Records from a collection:
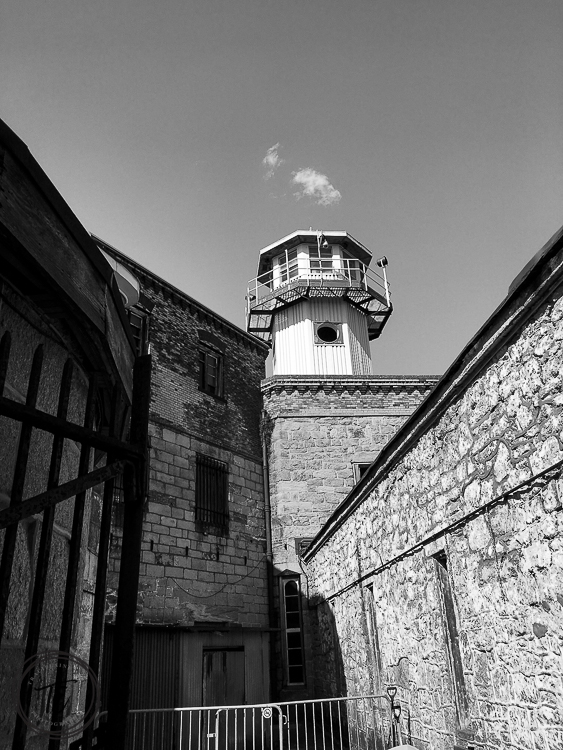 TraciElaine.com | Eastern State Penitentiary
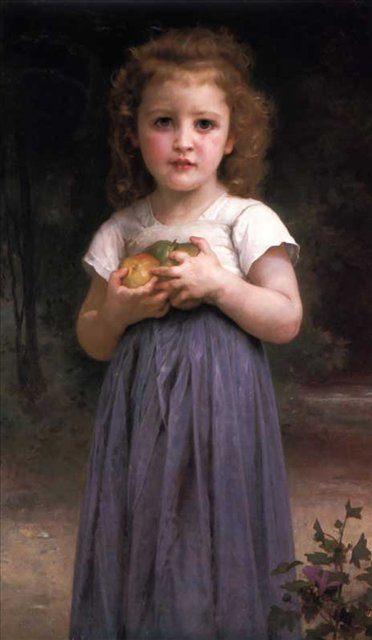 Маленькая девочка с яблоками - По жанру фото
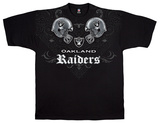 Raiders Face Off T-shirts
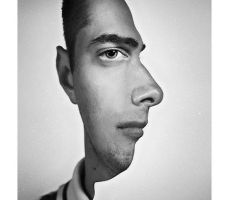 Trippy-profile-pic-portrait-head-on-and-from-side- by dedyblaze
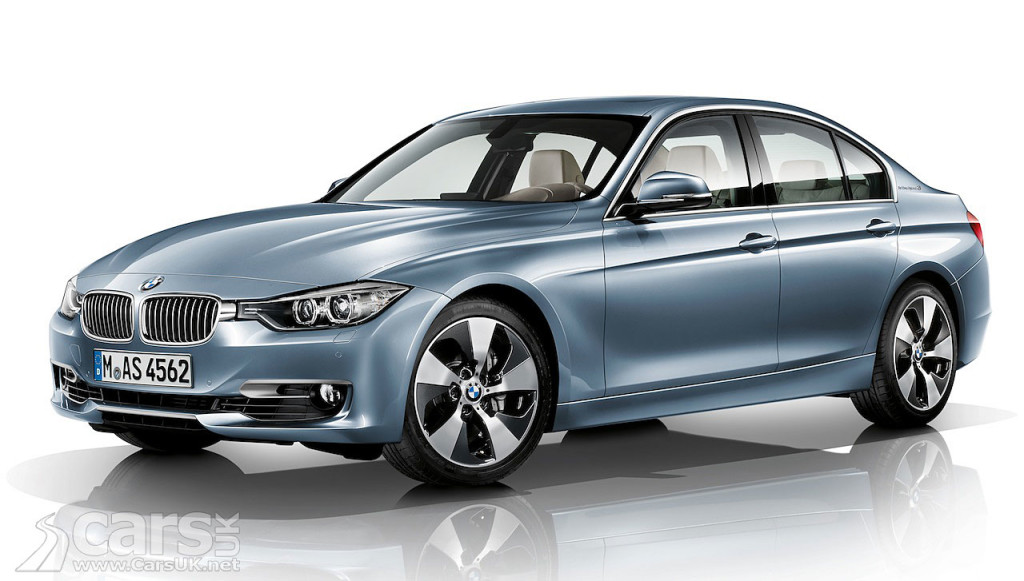 bmw-activehybrid-3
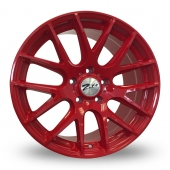 Zito ZL935 Red Alloy Wheels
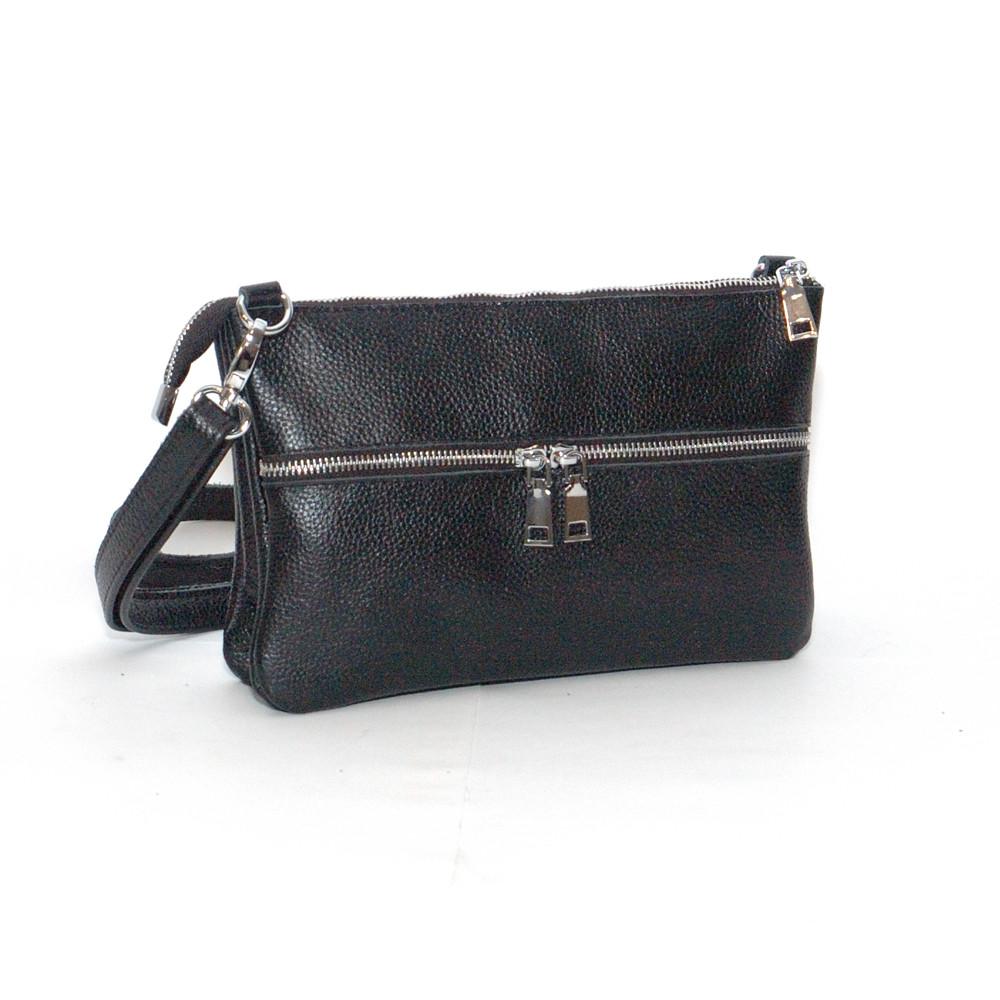 Кожаная женская сумочка 28 черный флотар 01280101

Brief
From the line containing "Raiders Face Off T-shirts" through the last line of the entries, copy each line exactly and only those, skipping all pictures.

Answer to this problem
 Raiders Face Off T-shirts
 Trippy-profile-pic-portrait-head-on-and-from-side- by dedyblaze
 bmw-activehybrid-3
 Zito ZL935 Red Alloy Wheels
 Кожаная женская сумочка 28 черный флотар 01280101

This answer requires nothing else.